I just think that many folks take all of these rules far too literally and believe that that is how they are actually implemented across the board. I've lived in New York City and Washington DC in my adult life when I wasn't living overseas. Believe me, thousands of foreigners come to these two places every year on all kinds of visas and stay for as long as they want. Not all, of course. But many, many, many. It's not that employers have personal relationships with the bureaucrats who grant visas or extensions. I know for a fact that my boss who hired that Ukrainian gal never tried for a foreigner visa before. It was just very easy to get, and she was a low level worker. What kind of visa, I have no idea. I was just aware of his decision to try and keep her, and there were no hitches.

That was in DC, but of course, both NYC and the DC region have huge proportions of foreigners, legal, illegal, and may legal in on various visas, many who overstay. NYC is an official refugee city for illegals, so they have no concerns about getting into any kind of problems with police if they get stopped for anything. Employers have to be careful, I imagine. The feds would have objections to illegals in the work force, but no one else.

The DC govt is also officially welcoming of illegals, I believe, as is Maryland. Virginia state govt not so much, but I believe governments of Fairfax County and Arlington County are. 

In this context, citizens of the UK especially are welcomed as long lost cousins, as are Aussies and Kiwis. Canadians just merge right in. Getting-by employment is easy. Go into any Irish pub or English one and listen to the employees. Think they all have green cards? Almost as easy for folks from Western Europe.

Now, for immigrants from Asia, Latin America, Middle East, I'd say that people who overstay tourist, student visas, or just plain border crossers, get much the same support from their communities, which are gigantic in both NY metro and DC tri-state (well, DC, Maryland and Virginny) areas, until they figure out a way to get legal.

I oppose all illegal efforts, but I describe them to give the context in which people who are here legally can slide into one slot or another if they are persistent. That's why I shake my head whenever a poster tells a Brit, Irish or Aussie that he or she has no chance to stay legally in the U.S. Again, all perfectly legal. I'm not saying I'm in favor of it. It's just the reality.


----------



## JoeyJoJo! (Jun 25, 2013)

Meritorious-MasoMenos said:


> I just think that many folks take all of these rules far too literally and believe that that is how they are actually implemented across the board. I've lived in New York City and Washington DC in my adult life when I wasn't living overseas. Believe me, thousands of foreigners come to these two places every year on all kinds of visas and stay for as long as they want. Not all, of course. But many, many, many. It's not that employers have personal relationships with the bureaucrats who grant visas or extensions. I know for a fact that my boss who hired that Ukrainian gal never tried for a foreigner visa before. It was just very easy to get, and she was a low level worker. What kind of visa, I have no idea. I was just aware of his decision to try and keep her, and there were no hitches.

**Provided data:**

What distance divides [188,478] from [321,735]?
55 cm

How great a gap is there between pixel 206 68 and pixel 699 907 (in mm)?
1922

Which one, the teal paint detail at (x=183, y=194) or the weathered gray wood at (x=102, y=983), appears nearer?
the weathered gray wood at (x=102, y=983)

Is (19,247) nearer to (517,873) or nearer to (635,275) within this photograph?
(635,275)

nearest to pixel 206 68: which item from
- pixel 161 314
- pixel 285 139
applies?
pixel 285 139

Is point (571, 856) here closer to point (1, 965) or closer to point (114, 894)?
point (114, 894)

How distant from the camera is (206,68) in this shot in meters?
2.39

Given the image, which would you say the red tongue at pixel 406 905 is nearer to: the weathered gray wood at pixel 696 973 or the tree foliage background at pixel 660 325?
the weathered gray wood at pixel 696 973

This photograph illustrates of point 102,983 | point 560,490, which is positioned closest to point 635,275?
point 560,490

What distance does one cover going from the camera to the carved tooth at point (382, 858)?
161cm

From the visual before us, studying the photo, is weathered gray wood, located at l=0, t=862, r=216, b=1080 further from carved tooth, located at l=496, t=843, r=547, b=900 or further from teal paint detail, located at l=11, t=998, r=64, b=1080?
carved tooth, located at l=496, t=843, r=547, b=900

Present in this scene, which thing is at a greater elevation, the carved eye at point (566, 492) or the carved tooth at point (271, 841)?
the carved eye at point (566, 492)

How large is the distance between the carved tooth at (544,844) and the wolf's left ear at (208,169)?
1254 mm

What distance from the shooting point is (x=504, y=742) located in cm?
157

--

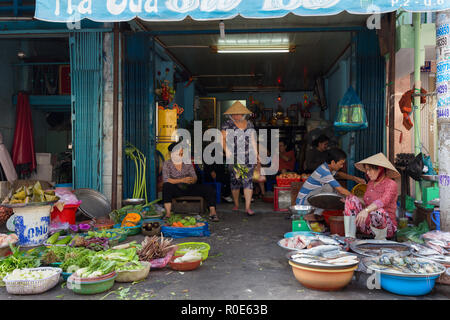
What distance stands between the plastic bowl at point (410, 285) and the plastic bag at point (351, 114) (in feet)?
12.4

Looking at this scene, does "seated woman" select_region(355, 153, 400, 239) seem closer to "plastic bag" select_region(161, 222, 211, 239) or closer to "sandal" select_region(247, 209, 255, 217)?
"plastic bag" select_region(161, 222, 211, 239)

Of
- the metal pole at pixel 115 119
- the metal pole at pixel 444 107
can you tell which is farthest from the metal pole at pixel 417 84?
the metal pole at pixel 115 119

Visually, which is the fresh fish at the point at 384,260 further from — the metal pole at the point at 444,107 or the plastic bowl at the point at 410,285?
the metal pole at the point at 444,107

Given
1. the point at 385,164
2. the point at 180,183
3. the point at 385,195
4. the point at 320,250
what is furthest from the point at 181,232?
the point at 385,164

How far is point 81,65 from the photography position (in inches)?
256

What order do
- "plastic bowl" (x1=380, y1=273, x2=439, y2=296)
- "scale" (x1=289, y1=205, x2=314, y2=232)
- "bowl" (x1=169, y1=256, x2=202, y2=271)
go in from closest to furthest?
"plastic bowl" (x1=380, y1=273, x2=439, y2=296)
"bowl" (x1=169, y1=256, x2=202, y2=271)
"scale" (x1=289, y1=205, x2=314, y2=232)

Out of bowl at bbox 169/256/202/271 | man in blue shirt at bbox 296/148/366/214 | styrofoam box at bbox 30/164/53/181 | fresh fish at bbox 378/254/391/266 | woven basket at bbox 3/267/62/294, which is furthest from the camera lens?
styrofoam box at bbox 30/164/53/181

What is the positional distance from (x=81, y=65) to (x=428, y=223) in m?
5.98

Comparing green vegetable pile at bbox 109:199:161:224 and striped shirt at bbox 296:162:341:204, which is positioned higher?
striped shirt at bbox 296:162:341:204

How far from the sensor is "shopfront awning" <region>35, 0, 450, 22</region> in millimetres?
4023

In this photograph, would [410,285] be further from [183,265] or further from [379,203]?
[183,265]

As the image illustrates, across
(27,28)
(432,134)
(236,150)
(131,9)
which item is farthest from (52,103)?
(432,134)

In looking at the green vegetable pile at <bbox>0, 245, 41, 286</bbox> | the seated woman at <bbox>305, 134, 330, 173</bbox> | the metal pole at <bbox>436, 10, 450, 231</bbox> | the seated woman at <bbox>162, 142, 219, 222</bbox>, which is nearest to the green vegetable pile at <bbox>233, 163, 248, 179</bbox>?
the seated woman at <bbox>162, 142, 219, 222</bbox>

**Stated problem A:** List the governments that the paragraph beginning "The DC govt" in the forum thread on visas names as welcoming of illegals.
**Stated problem B:** Write what comes next in the forum thread on visas, picking up after its last line.

**Task response A:** The DC government, Maryland, Fairfax County, and Arlington County.

**Task response B:**
> 
> That was in DC, but of course, both NYC and the DC region have huge proportions of foreigners, legal, illegal, and may legal in on various visas, many who overstay. NYC is an official refugee city for illegals, so they have no concerns about getting into any kind of problems with police if they get stopped for anything. Employers have to be careful, I imagine. The feds would have objections to illegals in the work force, but no one else.
> 
> ...


I semi agree with what your saying.

Immigrants from Latin America are illegal and needed in low level skill jobs. This lady is not going to flip burgers at McDonalds. She wants a professional job. That requires a work permit that since the 1980s is extremely difficult to get. A Spanish Basque English intepreter is quite a unique job. What this lady does is not.


----------



## twostep (Apr 3, 2008)

Meritorious-MasoMenos said:


> I just think that many folks take all of these rules far too literally and believe that that is how they are actually implemented across the board. I've lived in New York City and Washington DC in my adult life when I wasn't living overseas. Believe me, thousands of foreigners come to these two places every year on all kinds of visas and stay for as long as they want. Not all, of course. But many, many, many. It's not that employers have personal relationships with the bureaucrats who grant visas or extensions. I know for a fact that my boss who hired that Ukrainian gal never tried for a foreigner visa before. It was just very easy to get, and she was a low level worker. What kind of visa, I have no idea. I was just aware of his decision to try and keep her, and there were no hitches.
> 
> That was in DC, but of course, both NYC and the DC region have huge proportions of foreigners, legal, illegal, and may legal in on various visas, many who overstay. NYC is an official refugee city for illegals, so they have no concerns about getting into any kind of problems with police if they get stopped for anything. Employers have to be careful, I imagine. The feds would have objections to illegals in the work force, but no one else.
> 
> ...


As always - no information.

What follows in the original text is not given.